W3C Speech Interface Implementations

Applying Web technology to enable users to access services from their telephone via a combination of speech and DTMF.

VoiceXML 2.0 and 2.1

The BeVocal Café is a web-based VoiceXML development environment providing a carrier-grade VoiceXML 2.0 (and 1.0) interpreter, and the tools necessary to debug, and test usability of applications. The BeVocal VoiceXML Interpreter features support of the latest W3C Working Draft including many enhancements such as Speaker Verification, Voice Enrollment, XML data, pre-tuned grammars and professional audio.

Conita have implemented a VoiceXML interpreter based upon Open VXI (see below for more details.)

Eloquant has implemented a VoiceXML 2.0 interpreter from the W3C specifications. Supporting full semantic interpretation based upon the current W3C Semantic Interpretation for Speech Recognition drafts, this VoiceXML interpreter is the base for Eloquant's VoiceXML hosting infrastructure which services vocal applications in Europe.

▶ **Records**
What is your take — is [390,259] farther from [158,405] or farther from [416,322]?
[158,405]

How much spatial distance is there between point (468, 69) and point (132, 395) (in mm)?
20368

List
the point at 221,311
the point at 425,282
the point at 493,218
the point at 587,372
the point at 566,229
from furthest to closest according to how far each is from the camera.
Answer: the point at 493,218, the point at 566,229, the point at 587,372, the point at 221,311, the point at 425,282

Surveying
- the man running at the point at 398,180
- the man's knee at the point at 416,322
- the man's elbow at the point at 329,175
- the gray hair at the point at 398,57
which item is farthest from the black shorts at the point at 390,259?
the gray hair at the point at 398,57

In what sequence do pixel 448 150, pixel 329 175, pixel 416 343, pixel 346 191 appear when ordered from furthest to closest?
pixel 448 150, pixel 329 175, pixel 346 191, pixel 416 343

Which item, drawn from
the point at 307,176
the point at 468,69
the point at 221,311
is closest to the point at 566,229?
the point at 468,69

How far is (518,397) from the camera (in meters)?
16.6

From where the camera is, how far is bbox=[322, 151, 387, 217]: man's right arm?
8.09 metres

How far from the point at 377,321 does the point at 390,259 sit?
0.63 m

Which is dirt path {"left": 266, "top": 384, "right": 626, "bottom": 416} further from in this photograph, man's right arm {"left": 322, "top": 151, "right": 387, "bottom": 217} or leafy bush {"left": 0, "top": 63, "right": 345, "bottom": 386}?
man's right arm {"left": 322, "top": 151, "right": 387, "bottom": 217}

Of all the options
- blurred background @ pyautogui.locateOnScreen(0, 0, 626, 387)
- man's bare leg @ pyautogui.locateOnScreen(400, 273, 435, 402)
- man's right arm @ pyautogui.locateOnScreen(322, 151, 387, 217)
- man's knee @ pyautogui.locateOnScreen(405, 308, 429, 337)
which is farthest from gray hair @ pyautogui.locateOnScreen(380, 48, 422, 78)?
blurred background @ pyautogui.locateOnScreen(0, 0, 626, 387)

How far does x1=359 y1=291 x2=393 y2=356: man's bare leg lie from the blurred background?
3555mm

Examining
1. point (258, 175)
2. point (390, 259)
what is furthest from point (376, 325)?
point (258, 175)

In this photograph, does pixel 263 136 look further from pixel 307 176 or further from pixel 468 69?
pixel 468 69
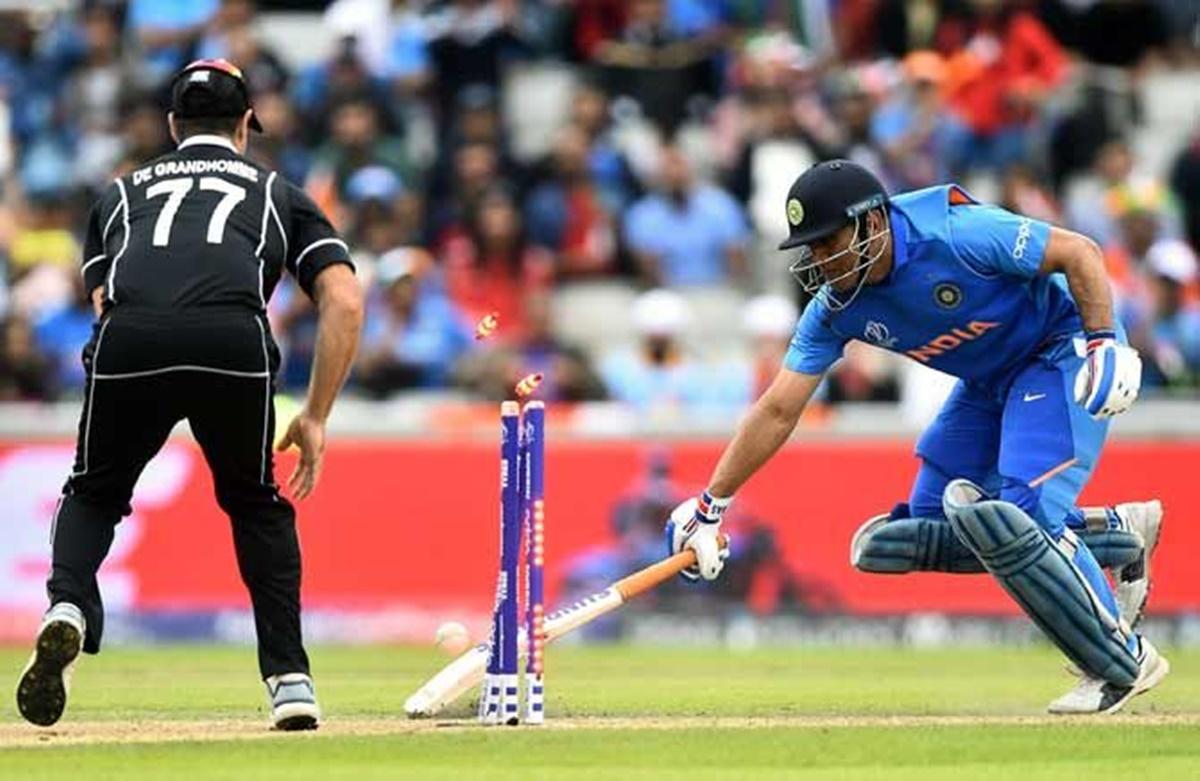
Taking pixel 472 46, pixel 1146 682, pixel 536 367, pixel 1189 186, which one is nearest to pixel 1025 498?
pixel 1146 682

▶ **Job 1**
Transcribe the part of the W3C speech interface page between "Applying Web technology" and "and professional audio.", inclusive.
▶ **Job 2**
Answer these questions using the W3C speech interface page above the entries:
(a) Which VoiceXML versions does the BeVocal Café interpreter provide?
(b) What is Conita's VoiceXML interpreter based upon?
(c) Where are the vocal applications serviced by Eloquant's VoiceXML hosting infrastructure?

▶ **Full output 1**
Applying Web technology to enable users to access services from their telephone via a combination of speech and DTMF.

VoiceXML 2.0 and 2.1

The BeVocal Café is a web-based VoiceXML development environment providing a carrier-grade VoiceXML 2.0 (and 1.0) interpreter, and the tools necessary to debug, and test usability of applications. The BeVocal VoiceXML Interpreter features support of the latest W3C Working Draft including many enhancements such as Speaker Verification, Voice Enrollment, XML data, pre-tuned grammars and professional audio.

▶ **Full output 2**
(a) VoiceXML 2.0 and 1.0
(b) Open VXI
(c) Europe